I still can't understand the motivation why would you pursue a more complicated and general method which is not required for the problem, has more work to do by finding all the complex roots and having special requirements for initial value estimation. Analytical solution is probably good enough, even using doubles there is probably an overshoot. If for any reason you don't like it one root can be found by bisection. That is especially handy given you are interested in roots in 0.0 - 1.0 interval only, so you immediately know how to bound your search instead of caring about correct initial estimation for a generic iterative method). Then, given the polynomial is P_3(x) = a*x^3 + b*x^2 + c*x + d, and x1 is root (that is, P_3(x1) = 0), factoring this root out gives:
P_2(x) = a*x^2 + (b + a*x1)*x + (c + b*x1 + a*x1^2)*x.
What do you expect to go wrong with these quadratic polynomial coefficients accuracy? Especially given you are interested in a root in [0-1] interval only? If you could expect some special polynomial coefficients there that would mean that you would have troubles just evaluating such a polynomial without searching for any roots and would have to reformulate the problem in some way, but I doubt this is a real concern.
I suppose it would be more practical to make some tests for this, from higher level (testing how the intersection works, including degraded and corner cases like vertical lines, horizontal lines etc.) to the inner root finding solution function (given it is very easy to test by substituting the found roots in the initial polynomial).
Also things like this:
+ theta = -atan2f(q[1]->y - q[0]->y, q[1]->x - q[0]->x); + /* Rotate the Y coordinates of the cubic bezier. */ + y[0] = (p[0]->x - q[0]->x) * sinf(theta) + (p[0]->y - q[0]->y) * cosf(theta); + y[1] = (p[1]->x - q[0]->x) * sinf(theta) + (p[1]->y - q[0]->y) * cosf(theta); + y[2] = (p[2]->x - q[0]->x) * sinf(theta) + (p[2]->y - q[0]->y) * cosf(theta); + y[3] = (p[3]->x - q[0]->x) * sinf(theta) + (p[3]->y - q[0]->y) * cosf(theta);
Apart from computing sin and cos 4 times each, you can avoid using any transcendental function by normalizing (q[1]->y - q[0]->y, q[1]->x - q[0]->x) vector and just using its components instead of sin, cos.
Also, I guess I should switch over to doubles then as well.
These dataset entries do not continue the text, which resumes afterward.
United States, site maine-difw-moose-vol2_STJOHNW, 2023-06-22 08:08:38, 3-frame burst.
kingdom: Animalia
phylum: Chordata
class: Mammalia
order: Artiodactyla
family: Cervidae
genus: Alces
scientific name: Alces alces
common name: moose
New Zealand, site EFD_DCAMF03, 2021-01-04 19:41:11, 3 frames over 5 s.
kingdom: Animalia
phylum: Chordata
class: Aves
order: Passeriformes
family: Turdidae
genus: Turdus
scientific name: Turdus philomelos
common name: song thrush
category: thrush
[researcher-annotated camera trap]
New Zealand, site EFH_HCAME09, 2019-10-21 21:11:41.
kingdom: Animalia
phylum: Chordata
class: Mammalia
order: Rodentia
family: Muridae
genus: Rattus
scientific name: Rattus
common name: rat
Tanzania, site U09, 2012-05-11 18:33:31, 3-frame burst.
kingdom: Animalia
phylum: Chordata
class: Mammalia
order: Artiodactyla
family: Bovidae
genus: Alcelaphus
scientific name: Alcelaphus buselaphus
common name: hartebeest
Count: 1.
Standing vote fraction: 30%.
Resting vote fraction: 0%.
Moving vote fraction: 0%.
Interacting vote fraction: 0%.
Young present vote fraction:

I'll see if that makes any differences.
On Wed, Apr 1, 2020 at 1:14 PM Paul Gofman gofmanp@gmail.com wrote:
On 4/1/20 20:03, Giovanni Mascellani wrote:
Il 01/04/20 18:46, Paul Gofman ha scritto:
Given the complex roots are not needed here and the polynomial is always cubic, is this generic method really beneficial? It would probably be simpler and quicker to find one root x1 with simple bisection, then divide the polynomial into (x - x1) and deal with remaining quadratic equation.
This kind of division is typically numerically unstable. It might be that for cubic polynomials the problem is not very apparent,
Yes, factoring out the roots from a high degree polynomial can accumulate the error, but how's that a problem for just one root?
Also, I think just using double precision in analytical solution will avoid any practical stability problems in this case.